Es sei ein Mentalitätsproblem bei den Deutschen, so der Mann von der Deutschen Stadt- und Grundstücksentwicklungsgesellschaft mbH in Cottbus, der seit zehn Jahren als Stadtsanierer in und für Finsterwalde arbeitet. „90 Prozent meinen: Zum eigenen Haus gehören unbedingt der Garten drumherum und viel Luft zum Nachbarn. Und so zogen auch viele Finsterwalder nach der Wende aufs Land, wo etliche neue Siedlungen entstanden sind. Inzwischen spürt man jedoch: Das Leben draußen wird immer teurer.“
Doch Uwe Brenner will das Wohnen im Dorf oder am Stadtrand nicht verteufeln - statt dessen die Vorzüge vom Leben im Stadtzentrum ins Bewusstsein rücken. Wohnen mitten in der Stadt sei etwas für Leute, so Brenner, „die kurze Wege schätzen - zur Kneipe um die Ecke, zum Kino, zur Volkshochschule, auch zum Arzt und zum Apotheker, zum Einkaufsbummel - ohne ins Auto steigen zu müssen, was viel Geld spart.“ Uwe Brenner hat auch diese Erfahrung gemacht: „Woran manche beim Hausbau zu wenig gedacht haben: an ihre Kinder. Die sind mitunter lange mit dem Schulbus unterwegs, und für die Fahrt zum Sportverein oder zur Musikschule müssen jedes Mal die Eltern mit eingespannt werden.“ Freilich spürt der Fan fürs Wohnen in der Stadt auch: Die Finsterwalder sind auch nur normale Deutsche. Entweder haben sie schon ihr Häuschen im Grünen, oder sie bleiben im Südkomplex wohnen - auch der hat komplett sanierte Wohnungen und die Vorzüge zentrumnahen Wohnens. Nicht mal eine Handvoll Interessenten hat auf die monatelange Ausstellung im Rathaus reagiert, die regelrechte Schnäppchen für den Erwerb von Wohneigentum in der City angeboten hat: Wer hier ein Haus kauft, sanieren lässt, bezahlt mit Fördergeld nicht mehr als Miete.

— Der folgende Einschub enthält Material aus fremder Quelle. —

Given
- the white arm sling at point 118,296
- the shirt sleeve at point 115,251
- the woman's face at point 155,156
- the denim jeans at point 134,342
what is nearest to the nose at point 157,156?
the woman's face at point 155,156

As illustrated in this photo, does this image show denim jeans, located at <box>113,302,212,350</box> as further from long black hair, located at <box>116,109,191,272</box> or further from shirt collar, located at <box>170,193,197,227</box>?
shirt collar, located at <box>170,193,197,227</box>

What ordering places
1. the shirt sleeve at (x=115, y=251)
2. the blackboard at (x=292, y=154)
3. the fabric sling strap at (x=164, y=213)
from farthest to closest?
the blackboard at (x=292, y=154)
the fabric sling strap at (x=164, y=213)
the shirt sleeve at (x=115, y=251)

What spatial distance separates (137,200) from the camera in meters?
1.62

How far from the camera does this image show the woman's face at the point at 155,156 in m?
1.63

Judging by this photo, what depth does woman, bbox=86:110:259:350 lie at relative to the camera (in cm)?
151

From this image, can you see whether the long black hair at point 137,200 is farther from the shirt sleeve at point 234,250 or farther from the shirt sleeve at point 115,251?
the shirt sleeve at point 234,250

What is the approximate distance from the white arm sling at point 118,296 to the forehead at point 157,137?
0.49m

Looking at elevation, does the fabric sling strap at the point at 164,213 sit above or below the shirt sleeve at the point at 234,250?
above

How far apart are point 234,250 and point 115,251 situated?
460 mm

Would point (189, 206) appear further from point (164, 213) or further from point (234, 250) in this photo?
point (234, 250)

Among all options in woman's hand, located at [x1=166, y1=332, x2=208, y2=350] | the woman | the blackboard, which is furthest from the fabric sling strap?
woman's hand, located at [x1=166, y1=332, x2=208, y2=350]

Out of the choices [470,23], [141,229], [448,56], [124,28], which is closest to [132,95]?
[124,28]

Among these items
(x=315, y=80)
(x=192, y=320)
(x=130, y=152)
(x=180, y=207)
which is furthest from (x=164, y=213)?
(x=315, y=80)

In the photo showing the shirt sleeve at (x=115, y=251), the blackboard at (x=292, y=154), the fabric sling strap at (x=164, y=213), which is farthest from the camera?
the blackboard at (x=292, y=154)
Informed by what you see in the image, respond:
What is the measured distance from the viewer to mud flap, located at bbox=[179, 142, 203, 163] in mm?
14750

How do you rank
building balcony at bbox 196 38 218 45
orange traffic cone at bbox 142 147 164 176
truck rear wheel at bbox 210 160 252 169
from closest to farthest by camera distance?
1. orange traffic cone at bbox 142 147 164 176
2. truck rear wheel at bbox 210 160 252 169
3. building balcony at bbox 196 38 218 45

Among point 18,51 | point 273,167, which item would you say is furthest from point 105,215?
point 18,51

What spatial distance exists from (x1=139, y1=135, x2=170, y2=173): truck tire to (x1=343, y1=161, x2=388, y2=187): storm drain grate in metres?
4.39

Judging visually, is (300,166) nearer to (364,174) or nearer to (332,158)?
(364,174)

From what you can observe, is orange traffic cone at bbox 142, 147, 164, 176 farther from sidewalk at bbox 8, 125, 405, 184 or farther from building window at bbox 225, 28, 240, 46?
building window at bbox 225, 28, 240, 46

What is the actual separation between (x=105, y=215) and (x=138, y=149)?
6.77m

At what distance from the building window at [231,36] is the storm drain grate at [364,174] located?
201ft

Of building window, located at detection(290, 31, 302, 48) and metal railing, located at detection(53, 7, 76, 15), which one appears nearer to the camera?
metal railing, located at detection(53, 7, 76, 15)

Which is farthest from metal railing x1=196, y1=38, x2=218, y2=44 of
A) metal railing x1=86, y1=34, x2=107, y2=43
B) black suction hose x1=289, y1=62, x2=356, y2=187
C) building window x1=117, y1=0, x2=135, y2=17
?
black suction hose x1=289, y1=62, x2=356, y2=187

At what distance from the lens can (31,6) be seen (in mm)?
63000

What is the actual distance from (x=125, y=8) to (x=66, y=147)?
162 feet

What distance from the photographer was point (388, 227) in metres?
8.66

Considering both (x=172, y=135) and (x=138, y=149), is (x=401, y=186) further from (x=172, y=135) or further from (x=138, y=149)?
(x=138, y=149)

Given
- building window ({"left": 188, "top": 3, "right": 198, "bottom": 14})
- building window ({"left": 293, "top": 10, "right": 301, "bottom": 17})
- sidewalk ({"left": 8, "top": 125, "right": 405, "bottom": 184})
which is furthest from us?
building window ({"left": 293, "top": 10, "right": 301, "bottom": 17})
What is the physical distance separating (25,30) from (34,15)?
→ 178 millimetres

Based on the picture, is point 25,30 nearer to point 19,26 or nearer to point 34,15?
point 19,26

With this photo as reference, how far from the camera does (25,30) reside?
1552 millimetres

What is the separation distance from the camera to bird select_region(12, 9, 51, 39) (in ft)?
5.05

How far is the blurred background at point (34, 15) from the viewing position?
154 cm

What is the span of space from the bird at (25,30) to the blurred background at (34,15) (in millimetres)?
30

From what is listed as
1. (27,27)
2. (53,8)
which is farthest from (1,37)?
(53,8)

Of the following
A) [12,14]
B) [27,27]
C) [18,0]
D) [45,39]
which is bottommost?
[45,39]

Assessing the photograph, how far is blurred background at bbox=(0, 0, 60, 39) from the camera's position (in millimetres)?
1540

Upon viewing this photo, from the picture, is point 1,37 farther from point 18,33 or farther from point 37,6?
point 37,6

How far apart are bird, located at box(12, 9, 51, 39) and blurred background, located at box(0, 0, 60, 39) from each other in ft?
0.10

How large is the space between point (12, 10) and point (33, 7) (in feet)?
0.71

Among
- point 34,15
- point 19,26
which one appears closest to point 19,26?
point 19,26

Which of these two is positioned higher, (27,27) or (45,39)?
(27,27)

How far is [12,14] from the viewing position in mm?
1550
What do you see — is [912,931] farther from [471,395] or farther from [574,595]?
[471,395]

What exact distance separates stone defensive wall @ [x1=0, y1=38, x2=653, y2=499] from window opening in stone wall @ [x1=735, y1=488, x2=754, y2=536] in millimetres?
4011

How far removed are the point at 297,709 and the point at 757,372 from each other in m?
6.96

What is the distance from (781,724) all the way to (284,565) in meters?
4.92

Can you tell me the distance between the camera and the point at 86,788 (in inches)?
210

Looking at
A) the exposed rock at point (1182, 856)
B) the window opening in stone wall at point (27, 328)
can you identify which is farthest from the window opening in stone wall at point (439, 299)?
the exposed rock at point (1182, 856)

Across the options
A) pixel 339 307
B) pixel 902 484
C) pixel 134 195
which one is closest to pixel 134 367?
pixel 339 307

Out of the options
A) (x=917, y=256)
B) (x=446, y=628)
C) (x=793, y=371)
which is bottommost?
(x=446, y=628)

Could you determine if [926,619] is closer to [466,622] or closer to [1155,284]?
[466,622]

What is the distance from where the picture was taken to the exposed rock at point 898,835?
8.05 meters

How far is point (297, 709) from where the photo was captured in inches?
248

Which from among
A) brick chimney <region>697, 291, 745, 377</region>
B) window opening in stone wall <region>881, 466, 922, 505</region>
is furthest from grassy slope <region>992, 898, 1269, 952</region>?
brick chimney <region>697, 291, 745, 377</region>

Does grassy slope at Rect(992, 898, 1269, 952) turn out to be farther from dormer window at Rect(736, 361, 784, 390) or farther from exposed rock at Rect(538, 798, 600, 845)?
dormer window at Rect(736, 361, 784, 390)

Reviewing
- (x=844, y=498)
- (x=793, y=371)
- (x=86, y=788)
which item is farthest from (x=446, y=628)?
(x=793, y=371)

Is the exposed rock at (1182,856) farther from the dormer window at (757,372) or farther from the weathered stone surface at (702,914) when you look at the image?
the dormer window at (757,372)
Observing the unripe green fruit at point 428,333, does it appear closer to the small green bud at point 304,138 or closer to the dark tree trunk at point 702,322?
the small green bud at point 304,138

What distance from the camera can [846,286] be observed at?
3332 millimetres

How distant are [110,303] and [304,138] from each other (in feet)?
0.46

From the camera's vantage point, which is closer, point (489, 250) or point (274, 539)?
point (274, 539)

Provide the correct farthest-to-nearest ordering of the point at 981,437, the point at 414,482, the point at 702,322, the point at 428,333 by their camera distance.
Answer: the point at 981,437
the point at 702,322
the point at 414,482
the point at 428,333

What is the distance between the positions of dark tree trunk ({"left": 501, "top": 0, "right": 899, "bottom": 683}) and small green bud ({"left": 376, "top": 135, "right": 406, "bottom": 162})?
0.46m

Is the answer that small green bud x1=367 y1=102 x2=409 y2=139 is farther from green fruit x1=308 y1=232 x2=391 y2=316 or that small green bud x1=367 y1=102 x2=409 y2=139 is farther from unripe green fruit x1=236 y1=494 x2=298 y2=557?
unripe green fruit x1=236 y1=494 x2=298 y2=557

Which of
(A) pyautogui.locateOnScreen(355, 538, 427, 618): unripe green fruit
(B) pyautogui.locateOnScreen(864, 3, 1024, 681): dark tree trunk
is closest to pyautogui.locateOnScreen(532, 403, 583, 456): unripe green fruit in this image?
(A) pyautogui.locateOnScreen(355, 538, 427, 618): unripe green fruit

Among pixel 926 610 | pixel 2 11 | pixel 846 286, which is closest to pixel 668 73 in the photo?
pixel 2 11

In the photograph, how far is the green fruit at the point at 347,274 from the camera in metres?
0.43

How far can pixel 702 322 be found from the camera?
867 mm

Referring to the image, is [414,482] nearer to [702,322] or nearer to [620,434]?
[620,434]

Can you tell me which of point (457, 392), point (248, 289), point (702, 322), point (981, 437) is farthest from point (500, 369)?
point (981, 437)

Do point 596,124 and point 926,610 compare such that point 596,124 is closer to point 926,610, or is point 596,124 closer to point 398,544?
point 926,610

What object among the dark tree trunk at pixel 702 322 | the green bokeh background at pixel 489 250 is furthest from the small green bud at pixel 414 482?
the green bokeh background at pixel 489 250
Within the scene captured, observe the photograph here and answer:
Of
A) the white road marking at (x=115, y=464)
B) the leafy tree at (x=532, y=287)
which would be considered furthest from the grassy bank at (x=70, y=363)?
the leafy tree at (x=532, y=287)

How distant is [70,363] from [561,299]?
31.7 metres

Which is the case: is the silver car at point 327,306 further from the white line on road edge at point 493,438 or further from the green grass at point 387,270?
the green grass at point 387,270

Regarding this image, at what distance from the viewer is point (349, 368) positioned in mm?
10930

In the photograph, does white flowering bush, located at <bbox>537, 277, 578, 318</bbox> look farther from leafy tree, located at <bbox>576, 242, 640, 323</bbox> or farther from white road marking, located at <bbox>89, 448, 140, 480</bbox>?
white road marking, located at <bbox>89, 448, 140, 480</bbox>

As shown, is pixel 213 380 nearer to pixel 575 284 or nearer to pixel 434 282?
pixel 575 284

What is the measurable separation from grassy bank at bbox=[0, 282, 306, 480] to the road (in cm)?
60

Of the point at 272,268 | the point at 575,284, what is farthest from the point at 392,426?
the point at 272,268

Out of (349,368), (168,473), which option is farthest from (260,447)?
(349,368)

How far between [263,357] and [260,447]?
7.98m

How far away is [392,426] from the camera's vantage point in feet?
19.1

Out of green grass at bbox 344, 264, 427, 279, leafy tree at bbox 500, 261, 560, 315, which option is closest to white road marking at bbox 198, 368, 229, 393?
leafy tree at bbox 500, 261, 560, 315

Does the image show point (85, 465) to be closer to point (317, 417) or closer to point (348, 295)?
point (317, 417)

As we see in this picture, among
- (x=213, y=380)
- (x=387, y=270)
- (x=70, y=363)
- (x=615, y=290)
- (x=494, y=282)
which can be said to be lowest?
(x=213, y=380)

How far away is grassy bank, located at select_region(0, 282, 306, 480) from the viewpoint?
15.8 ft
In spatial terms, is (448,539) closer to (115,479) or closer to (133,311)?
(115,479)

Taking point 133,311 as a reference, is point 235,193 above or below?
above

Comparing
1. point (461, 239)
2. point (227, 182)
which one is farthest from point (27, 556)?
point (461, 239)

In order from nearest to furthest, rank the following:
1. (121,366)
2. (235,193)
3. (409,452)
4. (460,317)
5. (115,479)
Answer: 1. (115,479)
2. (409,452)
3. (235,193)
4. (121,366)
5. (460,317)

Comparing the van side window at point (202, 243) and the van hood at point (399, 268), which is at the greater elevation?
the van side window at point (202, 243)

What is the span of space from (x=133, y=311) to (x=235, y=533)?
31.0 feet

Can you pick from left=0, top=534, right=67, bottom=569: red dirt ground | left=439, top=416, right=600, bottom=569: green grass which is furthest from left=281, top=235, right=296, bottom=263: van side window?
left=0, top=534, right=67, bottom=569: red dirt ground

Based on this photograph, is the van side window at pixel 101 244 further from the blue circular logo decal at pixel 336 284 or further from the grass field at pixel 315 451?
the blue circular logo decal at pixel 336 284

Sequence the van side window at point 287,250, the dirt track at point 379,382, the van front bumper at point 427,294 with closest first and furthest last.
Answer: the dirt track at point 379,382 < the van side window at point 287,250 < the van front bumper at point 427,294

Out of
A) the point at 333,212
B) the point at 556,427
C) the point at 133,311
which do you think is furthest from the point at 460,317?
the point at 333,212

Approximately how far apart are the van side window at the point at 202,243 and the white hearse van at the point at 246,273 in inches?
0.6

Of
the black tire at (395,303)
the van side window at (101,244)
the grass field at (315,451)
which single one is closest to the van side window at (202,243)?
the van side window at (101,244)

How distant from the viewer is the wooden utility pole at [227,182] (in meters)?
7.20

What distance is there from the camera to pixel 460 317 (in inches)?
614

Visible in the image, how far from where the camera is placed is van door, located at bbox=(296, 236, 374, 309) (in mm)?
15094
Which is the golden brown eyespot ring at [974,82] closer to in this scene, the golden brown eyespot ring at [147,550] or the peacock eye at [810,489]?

Doch Uwe Brenner bleibt optimistisch: „Der Stadtbürger-Gedanke entwickelt sich, auch wenn es noch dauern wird. Es ist schon viel passiert in Finsterwalde, öffentlich wie privat. Seit 1993 haben wir Fördergeld an über 70 Hausbesitzer rund um den Marktplatz gezahlt, damit sie ihre Häuser modernisieren können.“
Doch die Stadt müsse noch mehr Gas geben, um das Zentrum ver- und anlockend zu gestalten: Der Marktplatz muss der schöne Mittelpunkt werden, die neue Marktpassage ist nur der Anfang. Für den Schlosspark ist jetzt ein Ideenwettbewerb angelaufen. Die leere Industriebrache in der Brandenburger Straße ruft nach Wiederbelebung. Uwe Brenner: „In der Finsterwalder Innenstadt haben wir bei der Sanierung erst die Halbzeit erreicht.“

Morgen zum Forum Schöne Häuser 2002
 Was in der zweiten Halbzeit der Stadtsanierung zu tun ist - morgen wird auch darüber zu reden sein, wenn die Lausitzer Rundschau und der Marketingverein zu einem Leserforum unter dem Motto „Schöne Häuser 2002“ einladen: 18 Uhr im Kreismuseum. Interessenten an Baugeschichte, -gegenwart und -zukunft sind herzlich eingeladen.